This was my mindset as I got on the subway Thursday night.
On New Year's Eve, last Saturday, my friend Marissa and I had taken the 3 train uptown to head to a party on the Upper West Side. We were sitting across from a group of four friends who looked like they were right out of ABC Family central casting. The one female was perky and pretty and wearing skinny jeans and several layers and a jaunty hat that would have looked ridiculous on any woman who did not have the face of a Neutrogena spokesmodel. The men were rugged and handsome and looked Australian (they weren't). The most striking of the three had unkempt shoulder-length hair and Jake Gyllenhaal facial scruff.

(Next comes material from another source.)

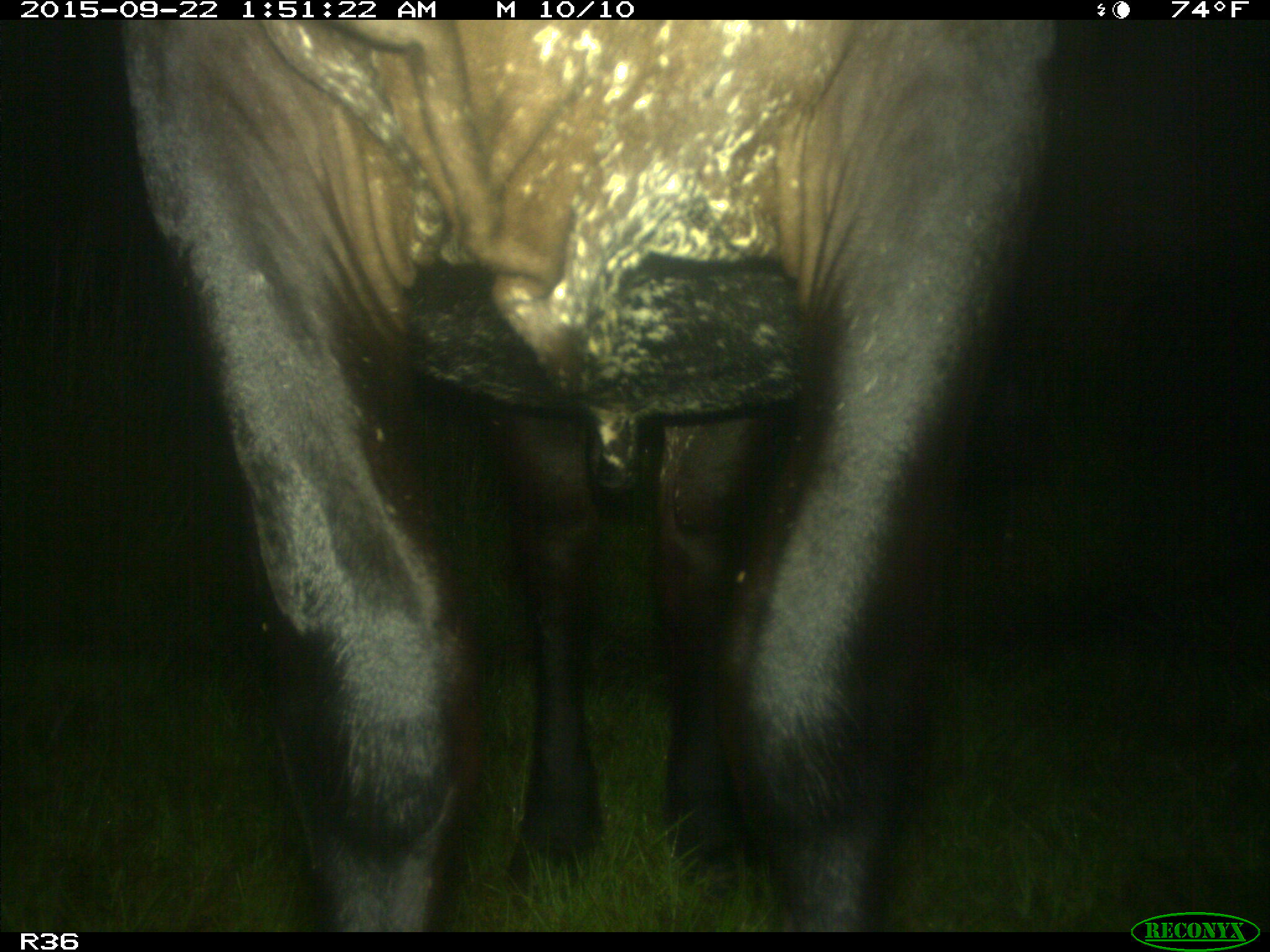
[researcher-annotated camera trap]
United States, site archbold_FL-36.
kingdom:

He didn't say much to his three friends (he was standing even though there was an open seat next to his sitting companions); he seemed almost ill at ease, as if he were one of their cousins who was visiting for the weekend, tagging along for New Year's Eve revelry before heading back to Chicago on Monday. We got off the train right as they all broke out into laughter over some joke one of them made about either a streaker or a stickler, I couldn't quite hear (the former seems more likely). I told Marissa, "If the CW ever remakes 'Tarzan' in 'modern day NYC' where Tarzan is like undercover as a NYU undergrad when he's not swinging on vines, that guy's their guy."

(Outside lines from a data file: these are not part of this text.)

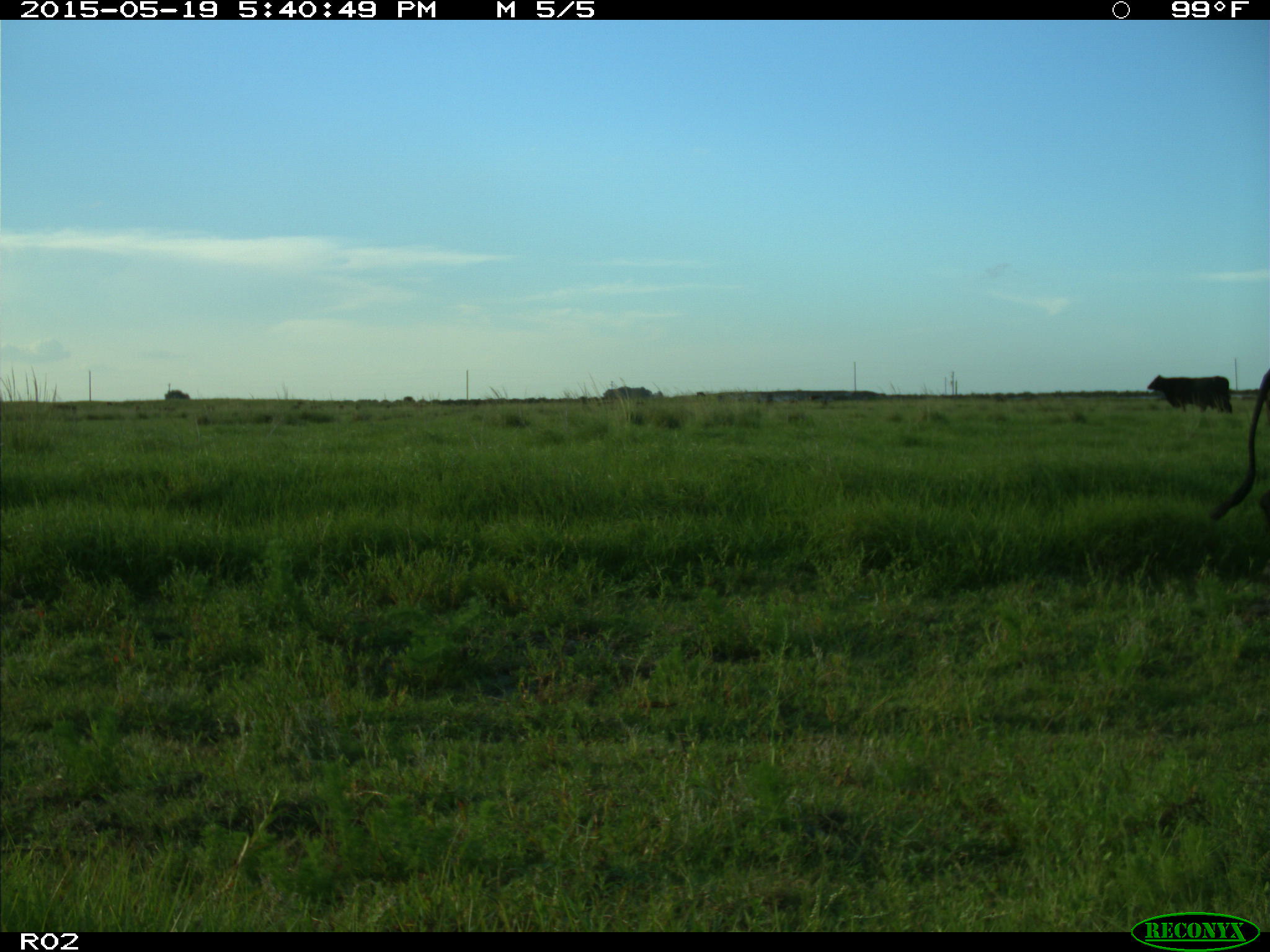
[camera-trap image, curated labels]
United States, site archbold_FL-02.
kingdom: Animalia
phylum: Chordata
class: Mammalia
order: Artiodactyla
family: Bovidae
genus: Bos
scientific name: Bos taurus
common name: domestic cow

Five nights later, Thursday night, after a distressingly lethargic day, I put on two different coats over a sweatshirt and left for my brother's apartment in the East Village to retrieve an air mattress. I got off the subway and power-walked through the cold to his place. I picked up the air mattress (which my brother had stuffed in a gift bag adorned with the logos of various NHL teams) and immediately turned around and walked back to the subway. I zoned out by the track as the 4 train approached, thinking about the e-mails I had to remember to write when I got home. The doors opened and... out walked Tarzan. The same guy. I did a double take as I moved into the car, hitting the woman behind me with the air mattress bag. And then the doors closed and the train lurched forward and everything felt different. What is this world in which you run into the same stranger twice in one week? In New York City, no less! I felt like I was on a J.J. Abrams TV show or in a prologue to a psychological thriller novel. The coincidence meant absolutely nothing and also everything. How can you feel self-pity and glumness when there is just so much strangeness out there - so much amusing, weird, bizarre happenstance all the time all around you? You don't need resolutions or expectations or rebirths; you just need to go outside.
1 comment:
I met the same stranger twice this week. But I had a bit more interaction which made it even weirder. First, I was sitting at an outdoor concert, and his team came to sit at our table. We proceeded to chat for half an hour until my friend and I moved on. Then, I happen to play against his volleyball team, and without our sunglasses, it took till the end of the game to actually recognise that we had met before. What are the chances.